*WORK INSTRUCTIONS*
How many of the lines below contain the string "yellow"? Case counts, and give only the number.
[start INPUT]
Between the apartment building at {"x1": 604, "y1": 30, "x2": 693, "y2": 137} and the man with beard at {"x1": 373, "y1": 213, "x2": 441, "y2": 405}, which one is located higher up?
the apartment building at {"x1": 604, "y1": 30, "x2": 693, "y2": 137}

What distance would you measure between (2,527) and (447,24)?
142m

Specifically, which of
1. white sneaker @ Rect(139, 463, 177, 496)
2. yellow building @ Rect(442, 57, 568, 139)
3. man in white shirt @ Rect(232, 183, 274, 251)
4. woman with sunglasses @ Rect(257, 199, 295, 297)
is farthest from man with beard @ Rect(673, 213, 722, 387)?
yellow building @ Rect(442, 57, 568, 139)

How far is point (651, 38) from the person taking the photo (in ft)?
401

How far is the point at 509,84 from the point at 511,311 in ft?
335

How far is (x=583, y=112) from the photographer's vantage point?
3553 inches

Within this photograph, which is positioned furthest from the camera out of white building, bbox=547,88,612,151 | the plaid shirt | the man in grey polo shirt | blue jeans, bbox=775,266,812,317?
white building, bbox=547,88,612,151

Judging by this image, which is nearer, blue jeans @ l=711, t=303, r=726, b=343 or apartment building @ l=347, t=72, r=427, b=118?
[end INPUT]
*RESULT OF THE TASK*
2